In recent dermatology meetings such as Maui Derm 2023 NP + PA Summer Conference in Colorado Springs this week, the topics of discussion and data presentation are nearly exclusive to innovation and progress in medicines, diagnostic tools and disease risk detection.
What sometimes gets lost in the fray of discussing the latest and greatest drugs in a chronic disease like psoriasis is the fact that the therapies will only get clinicians so far— treating the whole patient goes beyond just a prescription.
In the second segment of an interview with HCPLive while at the Maui Derm conference this week, Melodie Young, MSN, ANP-c, an NP with Modern Dermatology in Dallas, discussed the intricacies of psoriatic disease care she’s observed in her 30-plus years in practice. Young stressed her history of managing multigenerational psoriatic disease across different family members; long-term disparities between patients diagnosed and treated versus those who were not; and how pharmacotherapy progression has improved treatment capabilities for patients who would have not been so fortunate even a decade prior.
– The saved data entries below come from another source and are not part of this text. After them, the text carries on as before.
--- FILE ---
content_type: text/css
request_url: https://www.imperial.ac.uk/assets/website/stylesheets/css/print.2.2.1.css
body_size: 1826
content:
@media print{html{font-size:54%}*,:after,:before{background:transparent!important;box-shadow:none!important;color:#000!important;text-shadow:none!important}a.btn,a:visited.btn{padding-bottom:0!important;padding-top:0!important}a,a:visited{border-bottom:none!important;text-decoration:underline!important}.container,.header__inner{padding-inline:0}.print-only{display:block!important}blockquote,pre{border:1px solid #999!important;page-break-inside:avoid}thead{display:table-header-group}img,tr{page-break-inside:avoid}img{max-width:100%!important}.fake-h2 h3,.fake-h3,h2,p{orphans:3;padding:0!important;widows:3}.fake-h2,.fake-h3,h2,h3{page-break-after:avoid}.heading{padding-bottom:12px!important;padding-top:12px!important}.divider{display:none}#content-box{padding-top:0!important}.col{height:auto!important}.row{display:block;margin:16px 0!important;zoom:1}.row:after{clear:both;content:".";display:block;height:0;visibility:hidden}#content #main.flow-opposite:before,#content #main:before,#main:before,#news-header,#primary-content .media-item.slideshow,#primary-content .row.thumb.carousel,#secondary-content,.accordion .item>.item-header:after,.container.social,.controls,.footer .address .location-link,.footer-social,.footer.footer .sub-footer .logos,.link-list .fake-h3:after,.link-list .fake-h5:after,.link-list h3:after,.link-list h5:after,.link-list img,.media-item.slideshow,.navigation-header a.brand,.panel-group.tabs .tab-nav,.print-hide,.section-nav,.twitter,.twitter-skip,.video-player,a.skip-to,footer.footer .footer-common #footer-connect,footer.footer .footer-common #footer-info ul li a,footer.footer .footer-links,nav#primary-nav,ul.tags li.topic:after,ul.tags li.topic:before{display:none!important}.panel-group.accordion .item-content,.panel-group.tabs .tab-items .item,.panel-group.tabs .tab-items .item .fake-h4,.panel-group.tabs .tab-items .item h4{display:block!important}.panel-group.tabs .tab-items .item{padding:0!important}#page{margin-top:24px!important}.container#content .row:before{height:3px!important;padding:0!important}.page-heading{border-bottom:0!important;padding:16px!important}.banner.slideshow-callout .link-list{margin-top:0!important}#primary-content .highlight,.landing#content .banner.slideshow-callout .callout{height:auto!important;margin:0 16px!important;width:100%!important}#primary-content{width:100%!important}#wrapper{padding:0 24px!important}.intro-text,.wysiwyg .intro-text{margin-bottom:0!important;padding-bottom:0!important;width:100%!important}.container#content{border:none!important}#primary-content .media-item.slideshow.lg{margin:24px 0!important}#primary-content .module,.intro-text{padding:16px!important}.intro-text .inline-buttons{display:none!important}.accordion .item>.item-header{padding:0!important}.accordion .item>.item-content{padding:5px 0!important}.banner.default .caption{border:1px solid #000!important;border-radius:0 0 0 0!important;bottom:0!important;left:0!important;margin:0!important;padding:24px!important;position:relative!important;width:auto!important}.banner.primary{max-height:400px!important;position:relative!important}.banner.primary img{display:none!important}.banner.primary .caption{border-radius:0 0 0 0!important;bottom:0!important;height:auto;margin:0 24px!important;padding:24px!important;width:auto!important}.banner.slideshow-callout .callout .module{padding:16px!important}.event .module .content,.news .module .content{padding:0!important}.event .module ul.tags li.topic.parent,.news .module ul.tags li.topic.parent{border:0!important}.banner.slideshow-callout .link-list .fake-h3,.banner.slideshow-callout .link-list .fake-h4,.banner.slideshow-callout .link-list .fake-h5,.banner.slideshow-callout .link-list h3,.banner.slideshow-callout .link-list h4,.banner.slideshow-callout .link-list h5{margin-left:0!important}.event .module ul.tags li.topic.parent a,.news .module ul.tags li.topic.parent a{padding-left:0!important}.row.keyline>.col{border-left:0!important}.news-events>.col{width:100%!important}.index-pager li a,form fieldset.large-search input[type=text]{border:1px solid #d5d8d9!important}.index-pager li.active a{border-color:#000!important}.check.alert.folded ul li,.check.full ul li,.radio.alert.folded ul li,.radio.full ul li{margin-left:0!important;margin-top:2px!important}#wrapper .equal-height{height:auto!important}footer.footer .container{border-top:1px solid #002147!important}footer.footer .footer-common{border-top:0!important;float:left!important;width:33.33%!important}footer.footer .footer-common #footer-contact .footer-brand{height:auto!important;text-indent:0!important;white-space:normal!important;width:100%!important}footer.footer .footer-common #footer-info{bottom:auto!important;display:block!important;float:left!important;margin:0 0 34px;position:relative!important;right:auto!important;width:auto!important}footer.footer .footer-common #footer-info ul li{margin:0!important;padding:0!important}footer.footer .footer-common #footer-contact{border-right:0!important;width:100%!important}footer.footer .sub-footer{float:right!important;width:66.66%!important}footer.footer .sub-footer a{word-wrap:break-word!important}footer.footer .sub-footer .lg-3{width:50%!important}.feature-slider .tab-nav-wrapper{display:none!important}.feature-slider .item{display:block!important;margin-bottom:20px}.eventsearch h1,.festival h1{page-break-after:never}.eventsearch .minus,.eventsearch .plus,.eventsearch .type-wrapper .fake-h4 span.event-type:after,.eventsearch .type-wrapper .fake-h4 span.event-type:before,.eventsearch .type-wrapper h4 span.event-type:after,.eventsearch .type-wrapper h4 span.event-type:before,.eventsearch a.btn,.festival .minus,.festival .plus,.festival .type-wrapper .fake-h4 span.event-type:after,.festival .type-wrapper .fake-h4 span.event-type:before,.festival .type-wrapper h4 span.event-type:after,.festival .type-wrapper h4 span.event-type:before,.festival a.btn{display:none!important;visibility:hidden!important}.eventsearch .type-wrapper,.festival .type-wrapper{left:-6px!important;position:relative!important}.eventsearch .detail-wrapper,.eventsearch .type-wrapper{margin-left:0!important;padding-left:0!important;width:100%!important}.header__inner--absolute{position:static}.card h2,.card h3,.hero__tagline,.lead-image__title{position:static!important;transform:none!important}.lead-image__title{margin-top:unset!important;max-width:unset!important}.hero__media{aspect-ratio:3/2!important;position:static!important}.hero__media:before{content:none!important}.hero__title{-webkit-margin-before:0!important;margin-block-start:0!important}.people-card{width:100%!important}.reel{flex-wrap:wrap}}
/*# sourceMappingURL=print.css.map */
But the one key challenge she’s seen emerge and come to burden psoriatic disease without enough resistance over that time is obesity, a comorbidity factor which she maintains is not restricted to certain US patients; it has become a global exacerbator of disease.
“The first thing I do is look at their medicines when they come into the clinic,” Young said. “I’m not at all surprised to see if there’s something for lipid control, blood pressure control, maybe they have a sleep disorder. They very likely may have glucose intolerance or insulin resistance.”
Young said she also derives much of a patient’s potential struggle with comorbid disease based on her very first impression of them.
“You’re taught to start evaluating a patient the minute you see them get up in the waiting room,” she said. “A patient will get up, and as they’re walking back, I’m already evaluating (if) they have a little gimp, are they stiff when they’re walking? You can see how they’re getting around, then look at their age and realize, ‘This person’s disease is truly ravaging their body.’”
On the subject of non-pharmacologic interventions for psoriatic disease, Young reiterates the 3 pillars of health hold true: a proper diet, adequate exercise, and a healthy sleep schedule make a difference in her patients. If anything, those components of behavioral health give medical intervention the highest opportunity for success.
“It’s very important, because it makes so many other therapies available to you—so many options, because if you have something else wrong with you, it may limit what my choices would be,” Young said.
Young added there are some other obvious facets to behavioral health that play a role in psoriatic disease management—avoiding excessive drinking, and smoking altogether—but some holistic practices by patients may fall in gray area.
“There’s some data out there related to supplements that people would take, but there’s also a lot of opportunities for people being misdirected,” Young said. “And I don’t want people to think that treating psoriasis is so simple that if you stopped eating something, or avoided eating certain foods, or were so incredibly thin that they wouldn’t have psoriasis.”
The key is to establish a healthy lifestyle for individual patients—and to ensure they’re not putting pressure on themselves to cure their disease.
“It's just eat right, get a good night of sleep, take care of yourself, get a physical every year,” Young said. “My goal is to help you enjoy your life.”